To understand what went wrong with the industrial fishery and why modern management has failed, we should first step back and ask whether there was ever a successful fishery and what success might mean. Indians, as they do so often in environmental issues, have come to represent a native Eden. In popular literature and commercial advertisements alike, they stand as a symbol of natural simplicity. In the Pacific Northwest, popular culture imagines that an aboriginal balance and harmony existed between Indian fishers and salmon from which later fisheries devolved. Historians also portray the aboriginal fishery as benign in their critiques of the open-access policies of modern management. But their portrayal and critique falter because they also argue that Indians lacked both the numbers and the technology to harm the nineteenth century's massive runs. If Indians could not influence salmon populations, then their fishery does not matter in any historical sense. But look closer. Indians had a greater impact on salmon than we assume, and the success of their fishery has far more significance than Edenic myths suggest.1
The aboriginal salmon fishery provides a useful lens for analyzing the intersection of economy, culture, and nature in the fisheries because Indians did influence salmon populations.

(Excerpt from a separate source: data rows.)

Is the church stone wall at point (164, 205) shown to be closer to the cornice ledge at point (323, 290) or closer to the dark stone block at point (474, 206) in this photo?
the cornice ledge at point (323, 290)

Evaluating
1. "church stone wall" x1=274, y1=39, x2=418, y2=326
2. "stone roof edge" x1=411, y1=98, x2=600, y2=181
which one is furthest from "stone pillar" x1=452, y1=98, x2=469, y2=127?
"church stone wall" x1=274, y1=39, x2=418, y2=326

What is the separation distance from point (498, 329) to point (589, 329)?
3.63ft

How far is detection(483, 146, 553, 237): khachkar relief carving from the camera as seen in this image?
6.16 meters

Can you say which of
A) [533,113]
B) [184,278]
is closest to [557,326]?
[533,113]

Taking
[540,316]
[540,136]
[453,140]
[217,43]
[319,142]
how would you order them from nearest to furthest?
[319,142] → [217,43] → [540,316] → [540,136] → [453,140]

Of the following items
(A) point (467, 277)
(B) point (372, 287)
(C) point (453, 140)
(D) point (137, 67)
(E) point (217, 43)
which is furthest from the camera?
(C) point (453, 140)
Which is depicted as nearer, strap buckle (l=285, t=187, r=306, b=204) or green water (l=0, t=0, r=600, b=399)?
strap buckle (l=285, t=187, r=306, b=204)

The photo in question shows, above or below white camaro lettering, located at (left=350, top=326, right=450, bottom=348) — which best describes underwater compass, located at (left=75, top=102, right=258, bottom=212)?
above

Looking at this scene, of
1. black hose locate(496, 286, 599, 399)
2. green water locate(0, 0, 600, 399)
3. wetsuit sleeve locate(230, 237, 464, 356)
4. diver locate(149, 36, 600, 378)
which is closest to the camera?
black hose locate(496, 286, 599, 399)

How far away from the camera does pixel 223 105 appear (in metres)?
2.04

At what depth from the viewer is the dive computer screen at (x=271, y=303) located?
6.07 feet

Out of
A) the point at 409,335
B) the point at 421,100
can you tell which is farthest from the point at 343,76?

Salmon were the largest single source of protein in the aboriginal diet, Indians' fishing techniques were potentially as effective as modern methods, and food storage practices and trade patterns extended consumption in both time and space. Cultural reliance on salmon and technological developments in the fishery allowed Oregon country Indians to consume a huge proportion of the region's runs. Indians' material and cultural relationships with salmon were both more influential and more complicated than popular mythology suggests.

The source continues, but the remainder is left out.